[SOURCE MATERIAL]

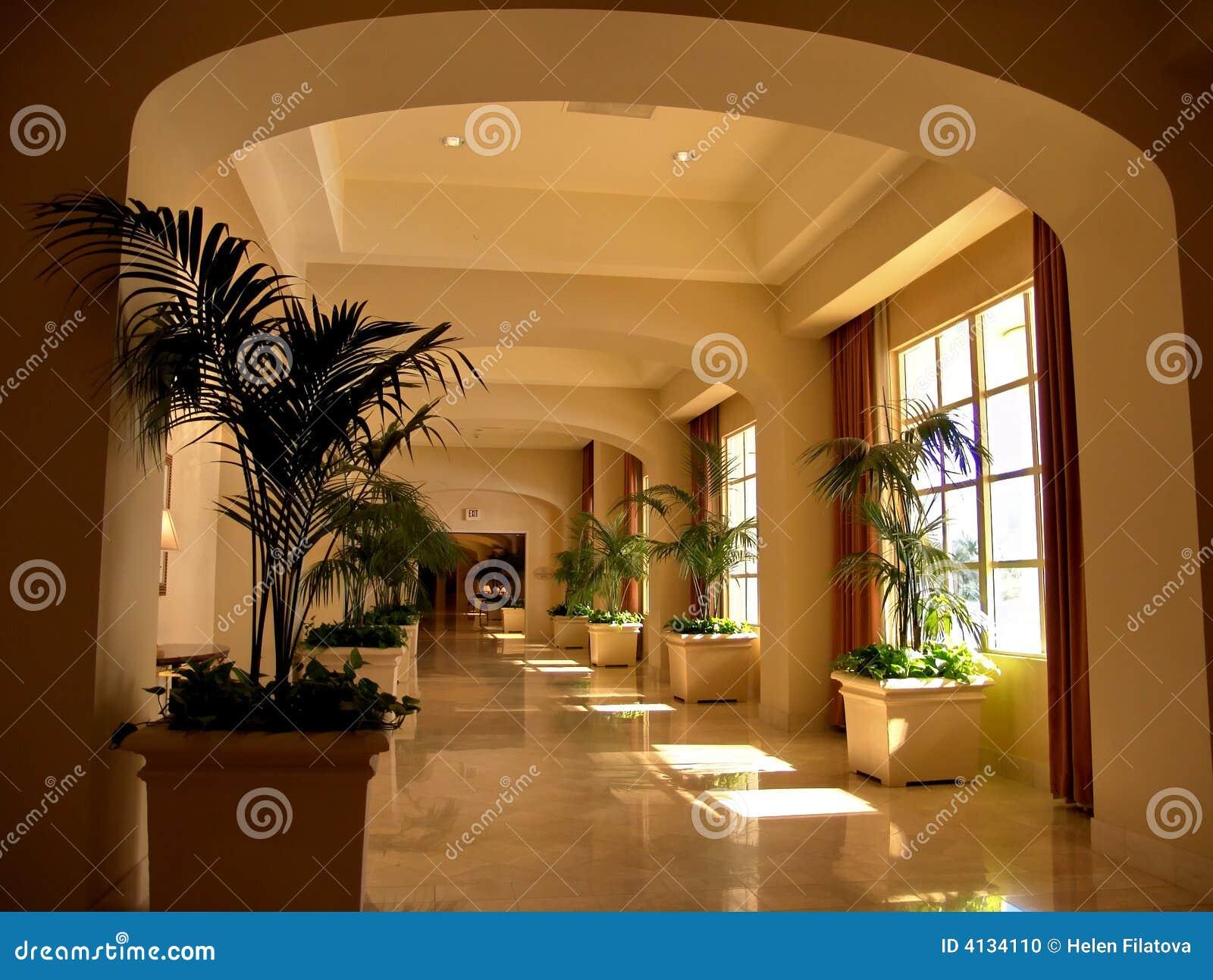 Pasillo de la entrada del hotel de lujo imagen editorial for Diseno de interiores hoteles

[/SOURCE MATERIAL]
[SOURCE MATERIAL]

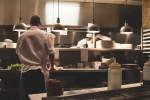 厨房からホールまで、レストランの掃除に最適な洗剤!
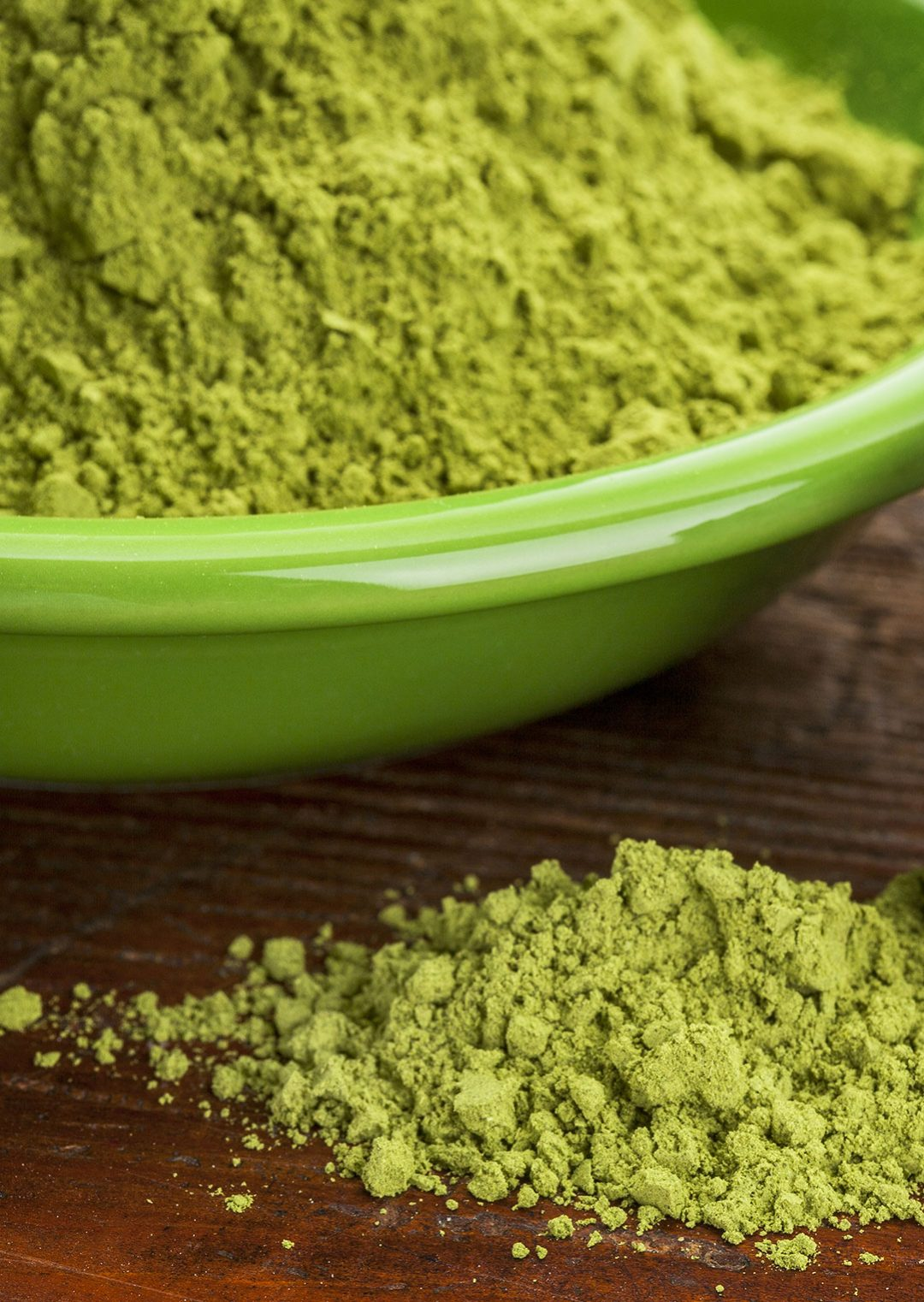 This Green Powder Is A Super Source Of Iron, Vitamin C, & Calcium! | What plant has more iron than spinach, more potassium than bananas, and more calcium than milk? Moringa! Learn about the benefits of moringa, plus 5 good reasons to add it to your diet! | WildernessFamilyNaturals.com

[/SOURCE MATERIAL]
[SOURCE MATERIAL]

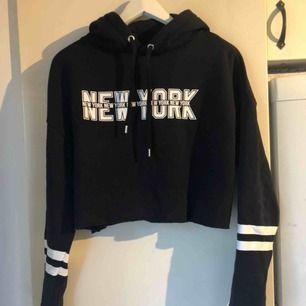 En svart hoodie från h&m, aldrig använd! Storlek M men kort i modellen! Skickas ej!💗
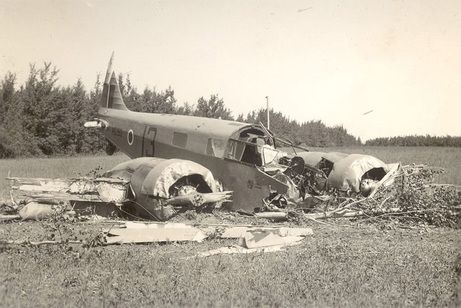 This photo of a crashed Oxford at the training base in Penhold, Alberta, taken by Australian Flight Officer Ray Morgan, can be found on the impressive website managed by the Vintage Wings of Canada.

[/SOURCE MATERIAL]

→ WORK REQUEST:
Range to copy from the listing above: the line containing "厨房からホールまで、レストランの掃除に最適な洗剤!" down to the line containing "This Green Powder", both included. Reproduce it exactly, minus the pictures, and add nothing.

→ SOLUTION FOR THIS PROBLEM:
 厨房からホールまで、レストランの掃除に最適な洗剤!
 This Green Powder Is A Super Source Of Iron, Vitamin C, & Calcium! | What plant has more iron than spinach, more potassium than bananas, and more calcium than milk? Moringa! Learn about the benefits of moringa, plus 5 good reasons to add it to your diet! | WildernessFamilyNaturals.com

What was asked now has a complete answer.